(Records shown)

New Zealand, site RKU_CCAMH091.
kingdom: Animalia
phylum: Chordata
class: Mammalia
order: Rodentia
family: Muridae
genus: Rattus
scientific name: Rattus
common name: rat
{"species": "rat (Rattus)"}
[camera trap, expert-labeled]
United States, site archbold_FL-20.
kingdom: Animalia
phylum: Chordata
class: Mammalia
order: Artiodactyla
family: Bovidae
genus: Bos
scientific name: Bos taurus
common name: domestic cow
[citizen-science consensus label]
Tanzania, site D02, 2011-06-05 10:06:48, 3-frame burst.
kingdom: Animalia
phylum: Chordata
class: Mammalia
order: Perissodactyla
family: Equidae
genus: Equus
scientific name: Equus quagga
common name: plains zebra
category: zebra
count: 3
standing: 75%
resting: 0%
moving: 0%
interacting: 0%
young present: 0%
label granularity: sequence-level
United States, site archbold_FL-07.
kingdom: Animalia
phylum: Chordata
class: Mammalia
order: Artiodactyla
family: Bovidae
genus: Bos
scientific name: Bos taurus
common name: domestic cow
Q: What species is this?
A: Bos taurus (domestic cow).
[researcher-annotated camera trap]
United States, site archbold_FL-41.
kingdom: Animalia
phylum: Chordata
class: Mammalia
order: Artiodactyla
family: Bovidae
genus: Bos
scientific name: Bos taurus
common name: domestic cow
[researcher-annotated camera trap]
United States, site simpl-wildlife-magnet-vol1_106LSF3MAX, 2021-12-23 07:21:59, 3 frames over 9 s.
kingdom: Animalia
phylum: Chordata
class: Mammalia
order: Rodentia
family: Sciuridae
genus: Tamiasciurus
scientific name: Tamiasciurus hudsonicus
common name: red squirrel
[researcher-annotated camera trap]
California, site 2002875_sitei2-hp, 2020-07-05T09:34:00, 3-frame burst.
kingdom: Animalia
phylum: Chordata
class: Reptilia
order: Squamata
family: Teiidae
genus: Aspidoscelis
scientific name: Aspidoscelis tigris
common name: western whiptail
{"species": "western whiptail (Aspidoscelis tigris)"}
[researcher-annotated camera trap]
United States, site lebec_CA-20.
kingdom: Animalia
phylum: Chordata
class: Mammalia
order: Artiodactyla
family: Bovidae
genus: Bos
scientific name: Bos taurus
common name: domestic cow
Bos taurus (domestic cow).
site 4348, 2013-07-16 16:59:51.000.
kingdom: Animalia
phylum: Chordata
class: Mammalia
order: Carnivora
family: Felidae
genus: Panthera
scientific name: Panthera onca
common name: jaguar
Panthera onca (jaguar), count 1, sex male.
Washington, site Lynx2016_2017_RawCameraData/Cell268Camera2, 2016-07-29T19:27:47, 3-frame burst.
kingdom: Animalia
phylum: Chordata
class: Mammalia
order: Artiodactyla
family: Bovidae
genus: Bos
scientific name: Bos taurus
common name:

(End Records shown)

● **Prompt**: Looking at the records, how many of the lines contain the string "species"? Only the number should be given.

● **Response box**: 3